DiyLightAnimation
Fun => The Porch => Topic started by: mitch09 on December 16, 2014, 03:14:05 pm
-
I am trying to get an active hub moved off of my roof, but have ran into a little snag.
I currently run an etherdongle to an active Hub on my roof. This then pixelnet outputs to another active hub on the south side of my house.
I would like to get the active hub on the ground, but on the north side of my house.
without running a very long cat5 around my house, can I use a simple ethernet hub or switch at my computer & etherdongle which is centrally located to send data from the etherdongle in both directions?
something like this: http://support.linksys.com/en-us/support/switches/EZXS55W
-
mostly like no but I am sure someone will prove me wrong >:D
The ETD puts out pixelnet and not ethernet packets. If the switch/hub does any error checking and or boost the signal it won't work.
You just need two RJ-45 jacks connected together.
Take a spare SSR4 board with nothing on it but the two RJ-45 jacks
Take 2 RJ-45 jacks and a short piece of cat5 cable and solder the wires to the pins (pin 1 to pin 1, pin 2 to pin 2, etc)
If you have a hub/switch laying around you can test it yourself. Just don't plug it into an outlet for power.
Connect a cable from a working network port and plug into one port on your unpowered switch. Then take a second cable from that hub (unpowered) and plug into something that will show active (laptop) If you see a connection and or lights flashing on the socket then you can use it.
clear as mud?
Rick R.
(hmm, did I just counter point myself??)
-
mostly like no but I am sure someone will prove me wrong >:D
The ETD puts out pixelnet and not ethernet packets. If the switch/hub does any error checking and or boost the signal it won't work.
You just need two RJ-45 jacks connected together.
Take a spare SSR4 board with nothing on it but the two RJ-45 jacks
Take 2 RJ-45 jacks and a short piece of cat5 cable and solder the wires to the pins (pin 1 to pin 1, pin 2 to pin 2, etc)
If you have a hub/switch laying around you can test it yourself. Just don't plug it into an outlet for power.
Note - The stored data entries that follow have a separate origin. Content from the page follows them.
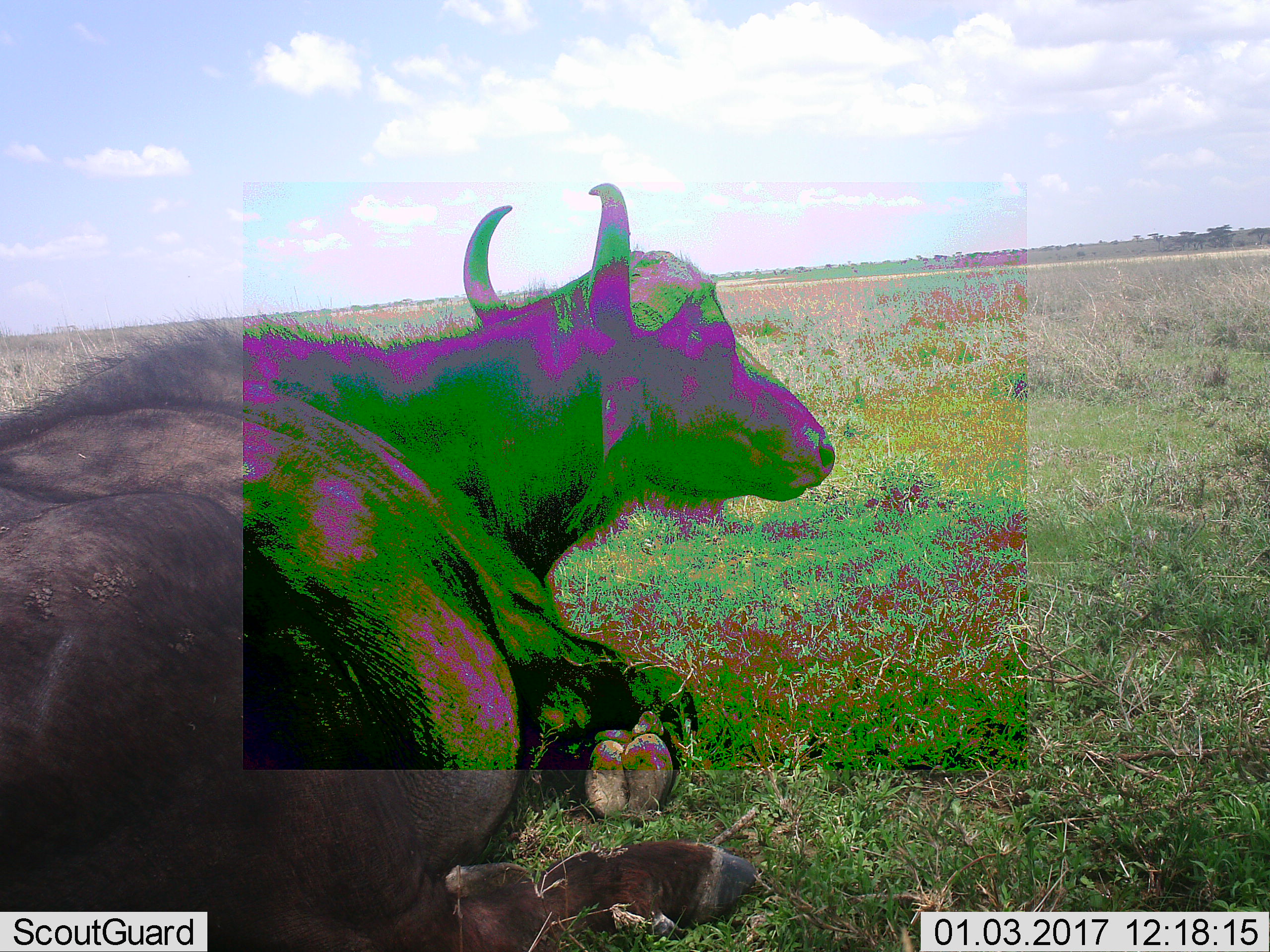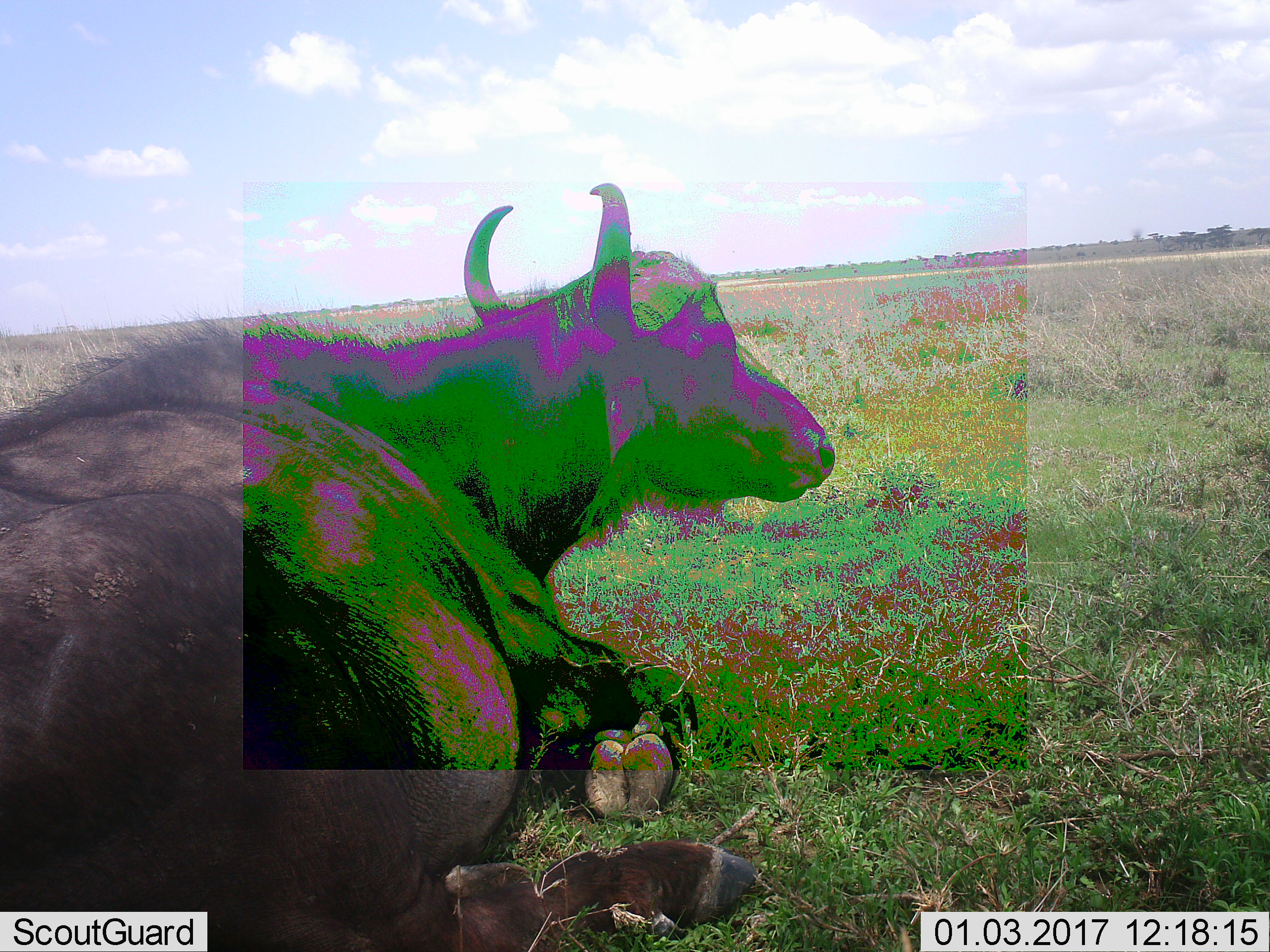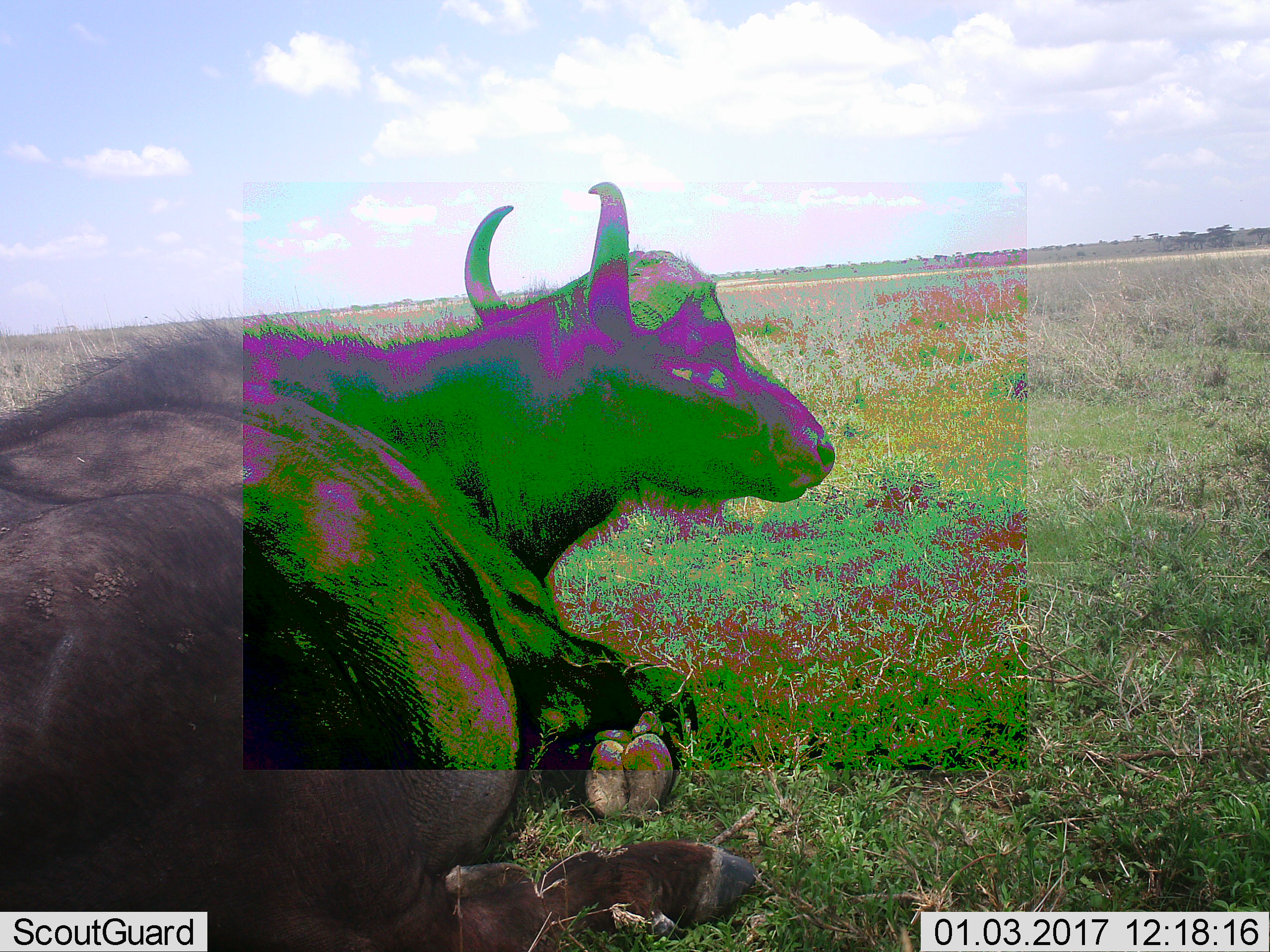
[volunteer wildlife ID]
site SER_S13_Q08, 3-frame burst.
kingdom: Animalia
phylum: Chordata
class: Mammalia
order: Artiodactyla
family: Bovidae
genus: Syncerus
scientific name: Syncerus caffer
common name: african buffalo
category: buffalo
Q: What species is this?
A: Buffalo (african buffalo) (Syncerus caffer).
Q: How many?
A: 1.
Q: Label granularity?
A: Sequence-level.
Connect a cable from a working network port and plug into one port on your unpowered switch. Then take a second cable from that hub (unpowered) and plug into something that will show active (laptop) If you see a connection and or lights flashing on the socket then you can use it.
clear as mud?
Rick R.
(hmm, did I just counter point myself??)
Rick,
Could I then just use to cat5 pigtails that come with the SSC coops? Combine the wires and crimp on a RJ45 male to plug into my computer?
-
You would need a pixelnet splitter http://www.diylightanimation.com/wiki/index.php?title=Manual_PixelnetSplitter to do that. The output of the ether dongle can not be sent through a regular network switch or hub, the data stream is different and the switch/hub would not know how to handle it.
I am trying to get an active hub moved off of my roof, but have ran into a little snag.
I currently run an etherdongle to an active Hub on my roof. This then pixelnet outputs to another active hub on the south side of my house.
I would like to get the active hub on the ground, but on the north side of my house.
without running a very long cat5 around my house, can I use a simple ethernet hub or switch at my computer & etherdongle which is centrally located to send data from the etherdongle in both directions?
something like this: http://support.linksys.com/en-us/support/switches/EZXS55W
-
Just use something like this, pixelnet splitter would be better but these work in a pinch.
http://www.holidaycoro.com/mobile/Product.aspx?ProductCode=ADAPTER-3WAYFF
-
Just use something like this, pixelnet splitter would be better but these work in a pinch.